Ultrapassando as disposições da LC nº 24/75, continua o art. 33 do Decreto nº 7.482/2011 com um rol de outras competências para o Confaz, não previstas em lei, destacando-se: sugestão de medidas com vistas à simplificação e à harmonização de exigências legais, a gestão a gestão do Sistema Nacional Integrado de Informações Econômico-Fiscais (SINIEF), para coleta, elaboração e distribuição de dados básicos essenciais à formação de políticas econômico-fiscais e ao aperfeiçoamento permanente das administrações tributárias, além da promoção de estudos com vistas ao aperfeiçoamento da Administração Tributária e do Sistema Tributário Nacional como mecanismo de desenvolvimento econômico e social, nos aspectos de inter-relação da tributação federal e estadual.

É interessante observar que, para além da previsão contida na LC nº 24/75, que desenhava o Confaz exclusivamente como um espaço de reunião dos entes, ao institucionalizá-la em sua estrutura, a União acabou por acrescer-lhe outras competências por meio de decreto do Poder Executivo, incluindo medidas que possam afetar todo o Sistema Tributário Nacional.

Há de se compreender, dessa forma, que essas outras competências devem ser harmonizadas com o interesse primeiro de estabelecimento de um fórum altamente especializado para discorrer sobre assuntos que interessem aos Estados-membros e à União, reflexamente, notadamente em sede de ICMS.

No tocante às disposições do Regimento Interno do Confaz, formalizado por meio do Convênio ICMS nº 133/97[7], o elenco de competências é mera repetição das disposições do Decreto federal nº 7.482/11, ultrapassando o desenho da LC nº 24/75, o qual pressupunha tal conselho exclusivamente com o fito de reunir os entes federativos com competência para instituir o ICMS, além da própria União, enquanto “presidente” deste diálogo.

Dessa maneira, pode-se concluir que, mesmo os aspectos aparentemente incontroversos do Confaz acabam por transparecer algumas incoerências na forma como foram estruturadas as competências desse órgão integrante do Ministério da Fazenda.
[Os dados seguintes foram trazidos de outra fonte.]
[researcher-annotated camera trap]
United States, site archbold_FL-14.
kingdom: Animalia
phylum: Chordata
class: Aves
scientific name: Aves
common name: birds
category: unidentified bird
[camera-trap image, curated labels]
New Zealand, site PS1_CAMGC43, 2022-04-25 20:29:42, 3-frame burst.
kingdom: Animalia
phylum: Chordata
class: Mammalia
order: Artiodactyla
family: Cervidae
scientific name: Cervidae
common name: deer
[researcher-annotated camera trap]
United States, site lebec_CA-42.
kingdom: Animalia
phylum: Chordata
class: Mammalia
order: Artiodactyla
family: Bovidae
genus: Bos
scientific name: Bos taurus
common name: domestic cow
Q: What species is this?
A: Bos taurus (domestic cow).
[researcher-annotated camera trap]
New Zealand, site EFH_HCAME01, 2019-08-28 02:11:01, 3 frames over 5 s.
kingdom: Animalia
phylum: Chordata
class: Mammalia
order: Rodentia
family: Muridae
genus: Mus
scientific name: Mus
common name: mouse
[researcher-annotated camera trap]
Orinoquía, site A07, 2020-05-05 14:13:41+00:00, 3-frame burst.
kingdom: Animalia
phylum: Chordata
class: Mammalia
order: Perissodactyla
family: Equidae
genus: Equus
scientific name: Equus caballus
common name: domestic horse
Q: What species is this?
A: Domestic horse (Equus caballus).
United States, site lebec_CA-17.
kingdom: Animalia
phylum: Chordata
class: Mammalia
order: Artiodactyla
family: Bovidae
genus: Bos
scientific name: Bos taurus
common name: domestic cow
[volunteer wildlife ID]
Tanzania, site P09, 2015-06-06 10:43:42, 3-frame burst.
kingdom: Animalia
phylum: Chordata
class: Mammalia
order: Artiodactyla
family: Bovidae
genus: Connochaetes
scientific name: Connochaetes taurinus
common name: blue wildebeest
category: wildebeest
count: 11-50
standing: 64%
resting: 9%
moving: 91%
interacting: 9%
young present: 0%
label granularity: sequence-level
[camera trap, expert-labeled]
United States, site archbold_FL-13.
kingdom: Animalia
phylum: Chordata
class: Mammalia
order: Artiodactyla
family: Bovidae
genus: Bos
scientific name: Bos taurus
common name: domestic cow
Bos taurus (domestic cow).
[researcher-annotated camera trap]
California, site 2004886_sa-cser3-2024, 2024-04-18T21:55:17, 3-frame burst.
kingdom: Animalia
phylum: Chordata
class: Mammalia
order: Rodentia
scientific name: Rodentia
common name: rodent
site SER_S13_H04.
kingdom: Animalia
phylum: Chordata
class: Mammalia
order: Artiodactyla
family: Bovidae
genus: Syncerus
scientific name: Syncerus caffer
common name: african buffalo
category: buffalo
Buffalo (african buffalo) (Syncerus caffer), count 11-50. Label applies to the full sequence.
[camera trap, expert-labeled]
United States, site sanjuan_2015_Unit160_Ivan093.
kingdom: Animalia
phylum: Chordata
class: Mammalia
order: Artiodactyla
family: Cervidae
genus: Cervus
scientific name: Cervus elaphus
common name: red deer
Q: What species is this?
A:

Isto é, um fórum federal de discussões acerca do ICMS, o que demonstra a fissura já citada no capítulo antecedente de que, de fato, a lógica desse tributo apenas comporta uma gestão centralizada, sendo, normalmente, de competência do ente federal.

Ao não agir dessa forma, o Brasil acaba por tentar instituir mecanismos formais de contenção dos Estados-federados, como medida tendente a harmonizar interesses tão divergentes, as quais refletem os desníveis de desenvolvimento regional e buscam garantir que os objetivos fundamentais não sejam vilipendiados de forma tão evidente por entes que deveriam estar irmanados.

A única coisa que se deve ter em mente é que a União findou por institucionalizar o Confaz em sua estrutura, ampliando sobremaneira os ditames da LC nº 24/75 e elevando-o a verdadeiro órgão balizador do funcionamento de todo o Sistema Tributário Nacional.

Pode-se questionar, por fim, se toda essa estrutura tem conseguido se manter íntegra e cumprindo o seu papel de equilíbrio da federação. E tal resposta, infelizmente, é notória para toda a sociedade, em uma luta fratricida que envergonha o Sistema Tributário Nacional e proporciona políticas extremamente desiguais entre os entes, que tentam sobreviver a partir de alianças com a iniciativa privada que, muitas vezes, não correspondem aos reais anseios da sociedade brasileira, insertos na CF/88.

 

2.2 Outras reflexões acerca da natureza jurídica do Confaz

 

Muitos aspectos relativos ao Confaz mostram-se controversos, o que tem provocado sérias críticas da doutrina[8] acerca da legitimidade desse órgão para dispor sobre medidas que geram reflexos extremamente sérios na estruturação da tributação brasileira. Na verdade, tais dificuldades resultam de uma construção equivocada das normas do sistema, relativas ao ICMS, conforme se verá a seguir.

Contudo, a despeito de tudo isso, o que impressiona não é a estrutura formal do Conselho, mas o alcance que se tem conferido aos diplomas normativos dele emanados. Conforme estabelecido no Convênio ICMS nº 133/97, o Confaz pode aprovar três tipos distintos de documentos normativos: convênios, protocolos e ajustes SINIEF.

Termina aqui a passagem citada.